La excepción hizo el verano
Y en el hotel de una pequeña población al pie de los Alpes bávaros de nombre Anger (en inglés, Furia) oí que Hannah Booker, escritora local, leía las confesiones del pasado nazi de su hasta ese momento incondicional admirado compatriota Günther Grass, de prisa pero estupefacta, o estupefacta pero de prisa, la misma mañana de octubre de 2006 que, casualmente, estaba citada con su editor en Frankfurt para entregarle el manuscrito de su nueva novela.
Ya no le daba tiempo de caminar hasta la estación de trenes, de manera que montó la bicicleta y pedaleó sin tregua pero más indignada que sofocada. En su refugio al pie de las montañas había dedicado los últimos meses a corregir y corregir su libro y no había seguido en la prensa el escándalo que provocó aquella confesión contenida en la autobiografía de Grass.
A pesar de que la trayectoria de la propia Hannah como prosista siempre había sido, aunque prometedora, más bien detenida, llegó a tener ocasión de conversar con el autor del Tambor de hojalata en una, para ella, memorable oportunidad.
Fue durante un encuentro de escritores en la universidad de Nueva York algunos años después de que Grass hubiera obtenido el premio Nobel de literatura y muchos años después de que, en esa misma ciudad estadunidense que los reunía, Hannah hubiera hecho estudios de postgrado como especialista en letras inglesas y alemanas.
Precisamente fue armada con este tema que Hannah se animó a dirigirse al escritor laureado. En su lengua común le contó que las circunstancias hicieron que ella hubiera leído el Tambor de hojalata traducido al inglés antes de haberlo leído en su alemán original. Hannah supuso que la anécdota llamaría si acaso pasajeramente la atención de Grass; nunca imaginó que, por el contrario, le extrañaría enormemente, al grado de ponerla en duda y forzarlo a alzar las cejas.

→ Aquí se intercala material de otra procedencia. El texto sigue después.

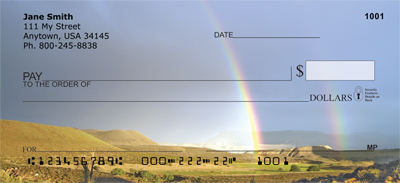 Rainbows On The Plains Personal Checks - 3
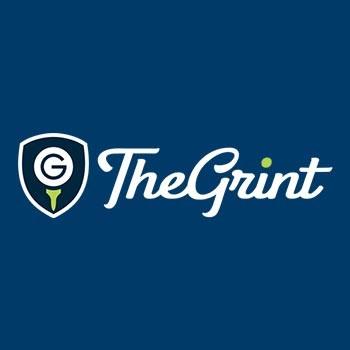 logo-thegrint-meta.jpg.7f3e0565ee1042bfc4f75feb63d2fe07.jpg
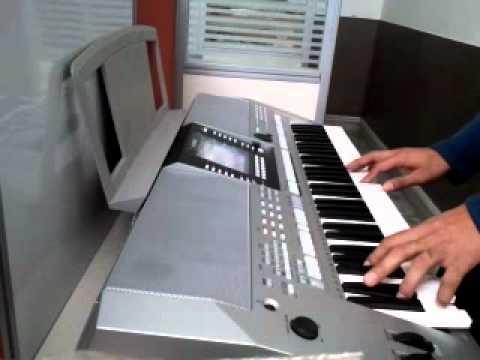 Aap Jaisa Koi (Qurbani) On Yamaha S-910 Keybaord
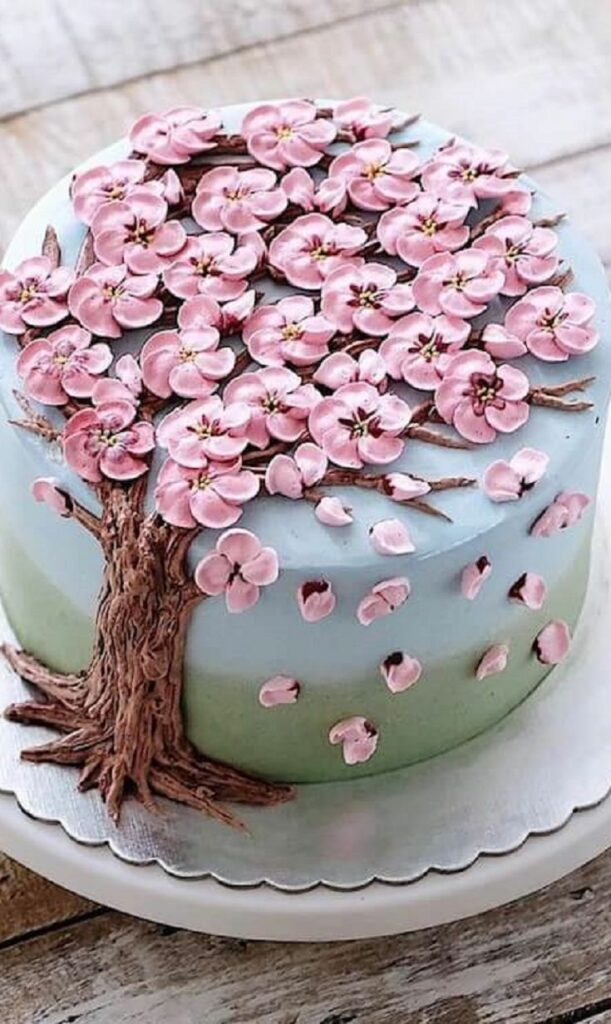Blossoming Cherry Tree Birthday Cake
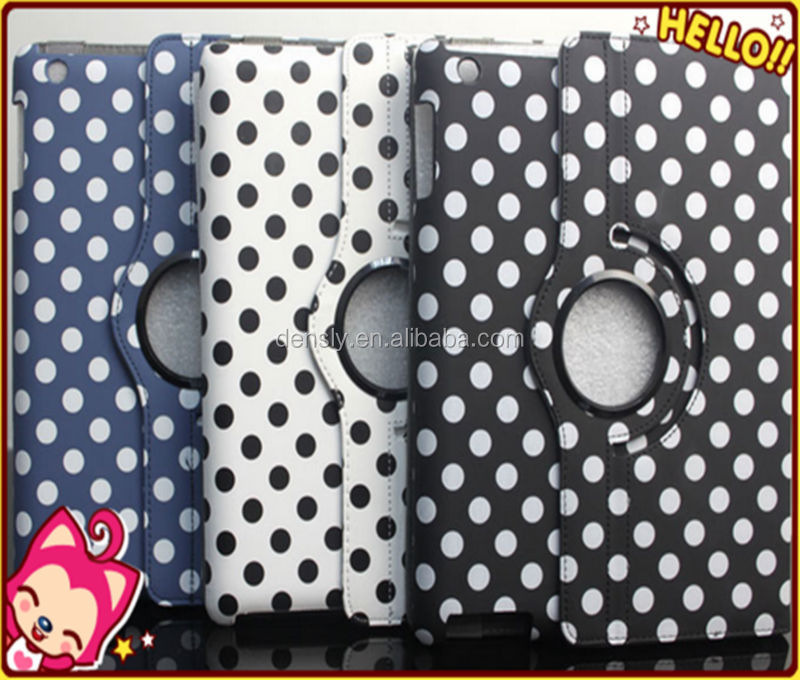 Wholesale polka dot leather case for ipad air case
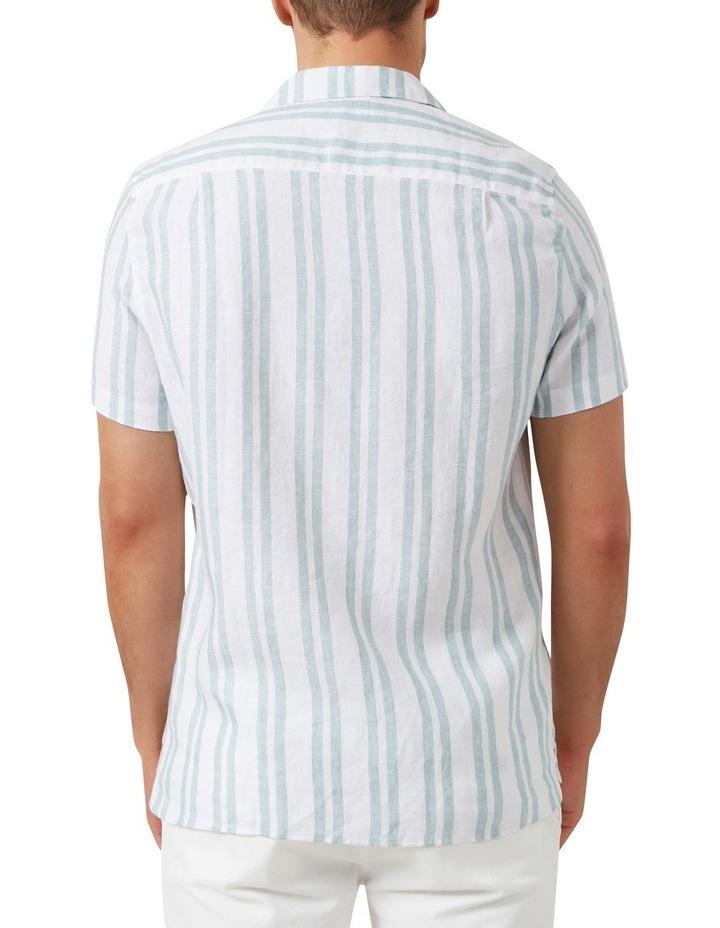 Stripe Linen Classic Fit Shirt image 3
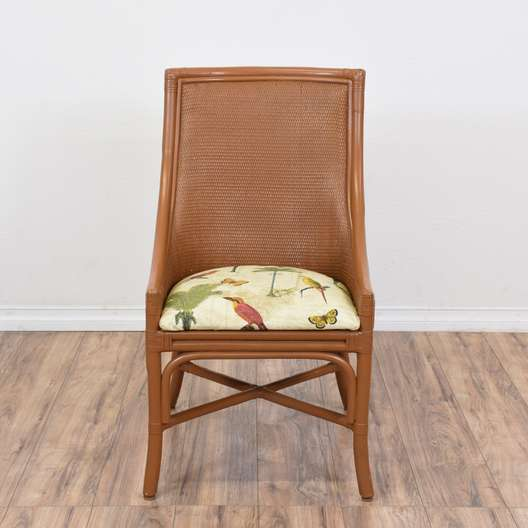 Woven Rattan Patio Chair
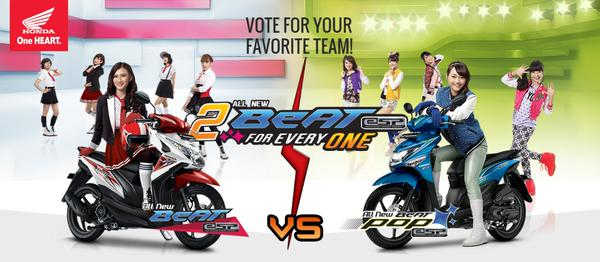 All New Honda Beat ESP & Beat POP
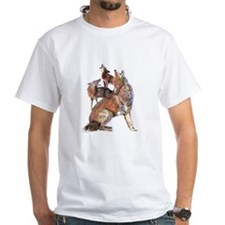 Watercolor Howling Coyotes Animal Art T-Shirt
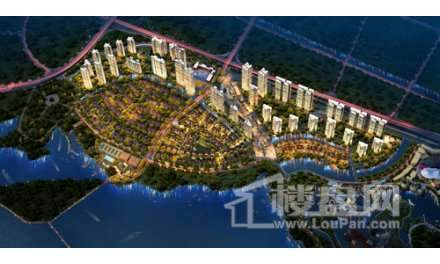 纯水岸东湖实景图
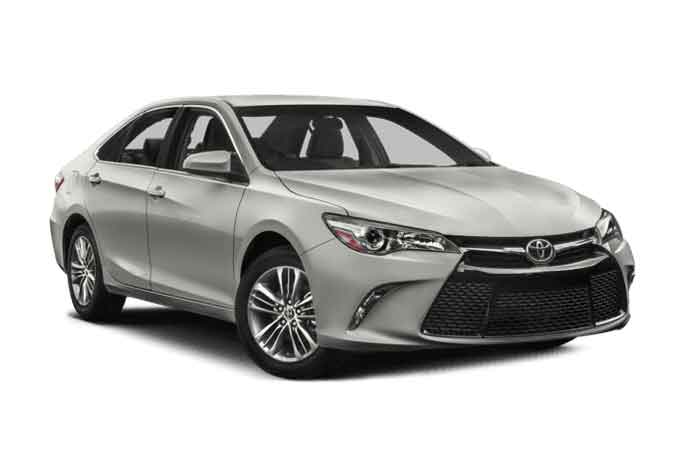 2016-toyota-avalon-lease-special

Grass le preguntó a Hannah de qué años hablaba, y cuando Hannah, con la audacia que le había permitido hablarle a Grass cada vez más disminuida, repitió a qué época se refería, Grass afirmó que en aquel momento aún no se traducía al inglés su Tambor de hojalata. Hannah se avergonzó sin justificación y, tosiendo desconcertada detrás del dorso de la mano, sin dar la espalda a Grass se retiró de él y se reincorporó al resto de escritores que conversaban entre ellos, carentes de tema con el que sin perturbarlo pudieran acercarse al invitado de honor.
En el tren a Frankfurt, con el disco y la impresión en papel de su novela en el maletín que colocó en la repisa sobre su cabeza, Hannah recordaba aquel desafortunado encuentro con Grass, molesta más por haberse apartado de él dando unos pasos hacia atrás, incapaz de darle la espalda, que por haberse expuesto a que Grass la tomara por mentirosa. Entre falaz e impostora no había gran diferencia; farsante, embustera, ¡tramposa! Y sin embargo, Hannah había sido sincera. Y nada más alejado del embuste que la verdad.
Ni siquiera la belleza del paisaje montañés por el que atravesaba, de campos cultivados; de caseríos limpios y bien mantenidos; nada, digo, lograba distraer a Hannah de su inquietud. El recuerdo ingrato de su encuentro personal con Grass, dormido durante tanto tiempo por la creciente fascinación que provocaba en ella el autor de su juventud, la intranquilidad vencida por la admiración ahora resurgiendo, recobrando fuerza, aplastante, frente a las confesiones del pasado de Grass en un cuerpo de elite nazi.
¿Cómo era posible que Grass se hubiera ofrecido a cometer las violencias más atroces en la mayor masacre de la época? ¿Cuáles eran los sentimientos de Günther Grass, autor del Tambor de hojalata, premio Nobel de literatura? Soterrarlos ayer, ¿los transformó? Confesarlos hoy, ¿lava su culpa? Y su culpa, ¿no pone en duda su ética? Y su ética, ¿no desbarata su integridad? ¿Y un escritor no íntegro no es un farsante? En todo caso, ¿puede seguir siendo admirable? ¿Qué valores son los atributos de la admiración? ¿Qué determina no repudiar una integridad cuarteada?
Estas reflexiones giraban en la mente de Hannah cuando se presentó en la recepción de la editorial. Y se profundizaron cuando la recepcionista le informó que el editor, de apellido Nuremberg, no la podría recibir. Había tenido que asistir a la Feria del Libro a acompañar a Günther Grass, autor de la casa y esa tarde el invitado insigne de la más antigua y prestigiosa manifestación librera del mundo.